The author argues that intrinsic motivation is superior to extrinsic motivation. Except for simple, algorthmic tasks, when the manager should apologize for the situation and provide a random award!

This book doesn’t adequately summarize the professional works of groups highly interested in motivation: psychologists, organizational developers, HR practitioners, industrial engineers, process engineers, managers or managerial accountants. The author clearly prefers theory Y to theory X and the appendix of recomended books reinforces this worldview.

Honestly, there’s not much new or well-supported content here. Economists have discovered behavioral economics! Crowd-sourcing ala wikipoedia, Linux and Foxfire is real!. Academic studies reveal that monkeys and humans like to solve puzzles and dislike being controlled! Skinnerian behavioral psychology is too simple for use in educating, managing or leading! Companies have discovered that engagement matters, free time generates results, micromanaging demotivates, time flexibility is valued and that a purpose beyond profit maximization is appreciated!

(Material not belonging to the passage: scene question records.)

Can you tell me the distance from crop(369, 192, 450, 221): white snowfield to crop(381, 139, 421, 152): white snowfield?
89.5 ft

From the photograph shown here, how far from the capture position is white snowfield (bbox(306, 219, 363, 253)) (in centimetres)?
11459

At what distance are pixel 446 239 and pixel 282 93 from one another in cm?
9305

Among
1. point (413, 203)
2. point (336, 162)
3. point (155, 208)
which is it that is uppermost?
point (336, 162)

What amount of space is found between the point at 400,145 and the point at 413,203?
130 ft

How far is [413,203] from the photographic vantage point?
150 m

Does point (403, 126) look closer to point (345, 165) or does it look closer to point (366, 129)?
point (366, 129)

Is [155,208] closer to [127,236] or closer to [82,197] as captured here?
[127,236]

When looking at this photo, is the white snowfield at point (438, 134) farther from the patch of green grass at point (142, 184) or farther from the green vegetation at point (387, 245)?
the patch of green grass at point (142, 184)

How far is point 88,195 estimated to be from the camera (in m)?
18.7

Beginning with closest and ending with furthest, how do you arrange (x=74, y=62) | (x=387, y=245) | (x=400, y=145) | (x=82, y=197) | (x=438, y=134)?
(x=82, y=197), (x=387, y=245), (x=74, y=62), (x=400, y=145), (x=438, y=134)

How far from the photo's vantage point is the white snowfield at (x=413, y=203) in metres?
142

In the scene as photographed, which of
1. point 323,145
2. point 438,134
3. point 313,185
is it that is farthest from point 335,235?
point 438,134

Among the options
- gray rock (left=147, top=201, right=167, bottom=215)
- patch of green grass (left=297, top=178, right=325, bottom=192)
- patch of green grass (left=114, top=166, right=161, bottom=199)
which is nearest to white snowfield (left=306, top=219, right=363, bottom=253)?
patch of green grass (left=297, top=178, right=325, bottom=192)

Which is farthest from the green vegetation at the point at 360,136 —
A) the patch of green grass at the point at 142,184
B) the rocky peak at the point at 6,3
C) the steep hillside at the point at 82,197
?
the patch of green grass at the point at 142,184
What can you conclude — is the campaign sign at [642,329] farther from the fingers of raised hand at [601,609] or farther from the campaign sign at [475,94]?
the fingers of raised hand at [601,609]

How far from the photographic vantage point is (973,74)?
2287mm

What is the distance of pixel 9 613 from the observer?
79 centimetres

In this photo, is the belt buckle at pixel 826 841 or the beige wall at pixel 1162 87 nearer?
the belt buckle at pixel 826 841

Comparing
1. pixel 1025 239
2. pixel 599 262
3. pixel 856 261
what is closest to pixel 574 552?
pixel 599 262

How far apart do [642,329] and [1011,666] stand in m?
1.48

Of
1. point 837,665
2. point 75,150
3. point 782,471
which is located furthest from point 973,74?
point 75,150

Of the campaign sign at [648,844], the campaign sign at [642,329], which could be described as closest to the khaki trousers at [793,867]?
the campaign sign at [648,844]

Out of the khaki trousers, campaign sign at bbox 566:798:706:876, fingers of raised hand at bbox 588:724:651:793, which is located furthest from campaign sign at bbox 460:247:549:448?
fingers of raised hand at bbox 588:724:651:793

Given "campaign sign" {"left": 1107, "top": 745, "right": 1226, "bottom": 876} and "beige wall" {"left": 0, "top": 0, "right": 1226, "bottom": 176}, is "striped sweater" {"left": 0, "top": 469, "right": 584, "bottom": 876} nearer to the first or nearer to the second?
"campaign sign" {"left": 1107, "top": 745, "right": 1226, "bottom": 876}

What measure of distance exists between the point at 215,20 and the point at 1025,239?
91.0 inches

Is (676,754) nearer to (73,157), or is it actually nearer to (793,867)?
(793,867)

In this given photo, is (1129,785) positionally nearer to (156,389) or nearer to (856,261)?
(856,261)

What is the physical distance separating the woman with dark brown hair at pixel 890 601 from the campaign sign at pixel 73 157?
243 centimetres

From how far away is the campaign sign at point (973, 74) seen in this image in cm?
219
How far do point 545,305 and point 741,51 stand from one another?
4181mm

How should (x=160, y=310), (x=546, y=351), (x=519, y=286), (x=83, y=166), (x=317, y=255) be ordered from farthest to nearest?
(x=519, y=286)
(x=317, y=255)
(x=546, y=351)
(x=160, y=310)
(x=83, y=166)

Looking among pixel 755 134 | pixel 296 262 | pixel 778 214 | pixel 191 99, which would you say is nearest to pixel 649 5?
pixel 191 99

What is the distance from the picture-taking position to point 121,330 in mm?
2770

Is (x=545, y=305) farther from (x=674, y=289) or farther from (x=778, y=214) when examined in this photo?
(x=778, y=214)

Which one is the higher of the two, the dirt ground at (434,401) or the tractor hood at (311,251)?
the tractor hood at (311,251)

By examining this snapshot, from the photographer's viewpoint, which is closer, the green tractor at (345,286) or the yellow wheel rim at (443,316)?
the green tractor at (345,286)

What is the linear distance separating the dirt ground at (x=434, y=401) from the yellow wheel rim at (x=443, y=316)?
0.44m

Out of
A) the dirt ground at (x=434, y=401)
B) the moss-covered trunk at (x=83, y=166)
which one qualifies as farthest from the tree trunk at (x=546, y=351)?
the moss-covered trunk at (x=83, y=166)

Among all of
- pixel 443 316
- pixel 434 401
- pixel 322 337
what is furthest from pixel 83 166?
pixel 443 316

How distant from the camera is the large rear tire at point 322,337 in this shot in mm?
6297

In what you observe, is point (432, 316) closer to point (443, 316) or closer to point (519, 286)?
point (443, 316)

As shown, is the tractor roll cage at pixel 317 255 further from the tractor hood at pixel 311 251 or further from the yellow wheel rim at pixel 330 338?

The author, Daniel Pink, promotes self-determination theory (SDT), focusing on the importance of autonomy, with little time devoted to competence or relatedness. He devotes 2 chapters to the importance of mastery and purpose.

The book is not highly convincing. Intrinsic motivation matters. Autonomy, mastery and purpose motivate. Extrinsic motivation schemes, poorly applied, can backfire.

Real-world managers know all of this. However, external motivation schemes appear to be effective with most professional staff in most functions. There is a need to control and coordinate activities. External rewards and punishments play a role in motivating and aligning. Effective managers delegate required results, specify limits and encourage staff to find creative solutions. Some staff embrace opportunity and accountability, while others are scared to death. Treating staff like cogs in the machine is wrong and ineffective. Simplistic or highly stretched motivational schemes promote cheating. Engagement and purpose matter. Staff flee from really bad managers.

No serious management thinker ever bought into the extreme Frederick Taylor or B.F. Skinner views of human behavior and work design. Smart managers should look for opportunities to complement necessary/effective/humane external measures/incentives with intrinsic motivators such as problem solving, autonomy, mastery, purpose, competence and relatedness.

This book raises the issue, but provides little practical guidance.